§ **Written problem**
Reproduce the listing below word for word, leaving out the picture.
## Start Supplied material
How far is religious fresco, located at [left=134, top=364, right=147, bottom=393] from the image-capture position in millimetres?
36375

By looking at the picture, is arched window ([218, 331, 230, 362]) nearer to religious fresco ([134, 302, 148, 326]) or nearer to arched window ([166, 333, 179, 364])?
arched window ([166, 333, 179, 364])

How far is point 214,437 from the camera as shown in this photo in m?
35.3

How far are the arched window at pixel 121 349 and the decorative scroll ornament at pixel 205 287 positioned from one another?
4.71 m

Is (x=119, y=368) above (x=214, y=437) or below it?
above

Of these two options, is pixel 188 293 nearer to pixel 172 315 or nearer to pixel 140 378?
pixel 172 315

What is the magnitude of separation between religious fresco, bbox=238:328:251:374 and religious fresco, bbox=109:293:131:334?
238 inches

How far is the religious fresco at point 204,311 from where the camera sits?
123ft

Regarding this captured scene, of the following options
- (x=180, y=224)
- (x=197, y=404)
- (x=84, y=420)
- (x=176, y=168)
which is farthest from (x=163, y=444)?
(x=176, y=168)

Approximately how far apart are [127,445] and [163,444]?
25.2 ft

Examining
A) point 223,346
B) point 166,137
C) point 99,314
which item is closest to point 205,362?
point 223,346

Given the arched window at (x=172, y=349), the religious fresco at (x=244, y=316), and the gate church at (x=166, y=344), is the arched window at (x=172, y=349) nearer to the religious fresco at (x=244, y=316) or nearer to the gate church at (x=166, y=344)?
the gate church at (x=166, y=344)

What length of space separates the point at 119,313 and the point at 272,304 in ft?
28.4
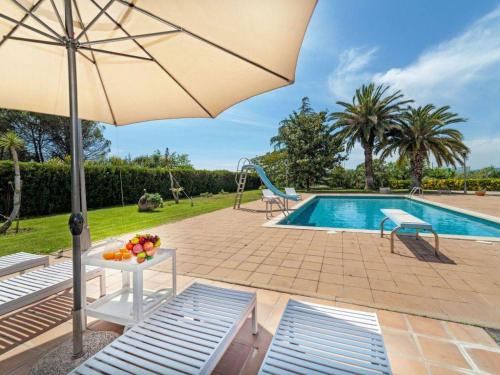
## End Supplied material
§ **Problem solution**
How far is religious fresco, located at [left=134, top=364, right=147, bottom=393] from the image-capture position in millimetres?
36375

By looking at the picture, is arched window ([218, 331, 230, 362]) nearer to religious fresco ([134, 302, 148, 326]) or nearer to arched window ([166, 333, 179, 364])?
arched window ([166, 333, 179, 364])

How far is point 214,437 from the camera as shown in this photo in m?
35.3

How far are the arched window at pixel 121 349 and the decorative scroll ornament at pixel 205 287 positioned from one another?
4.71 m

Is (x=119, y=368) above (x=214, y=437) or below it?
above

Of these two options, is pixel 188 293 nearer to pixel 172 315 or nearer to pixel 140 378?
pixel 172 315

What is the magnitude of separation between religious fresco, bbox=238:328:251:374 and religious fresco, bbox=109:293:131:334?
238 inches

How far is the religious fresco at point 204,311 from where the camera sits?
123ft

Regarding this captured scene, of the following options
- (x=180, y=224)
- (x=197, y=404)
- (x=84, y=420)
- (x=176, y=168)
which is farthest from (x=163, y=444)?
(x=176, y=168)

Approximately how far apart are [127,445] and [163,444]?
25.2 ft

Examining
A) point 223,346
B) point 166,137
C) point 99,314
which item is closest to point 205,362?
point 223,346

Given the arched window at (x=172, y=349), the religious fresco at (x=244, y=316), and the gate church at (x=166, y=344), is the arched window at (x=172, y=349) nearer to the religious fresco at (x=244, y=316) or nearer to the gate church at (x=166, y=344)?
the gate church at (x=166, y=344)

What length of space separates the point at 119,313 and the point at 272,304 in ft?
28.4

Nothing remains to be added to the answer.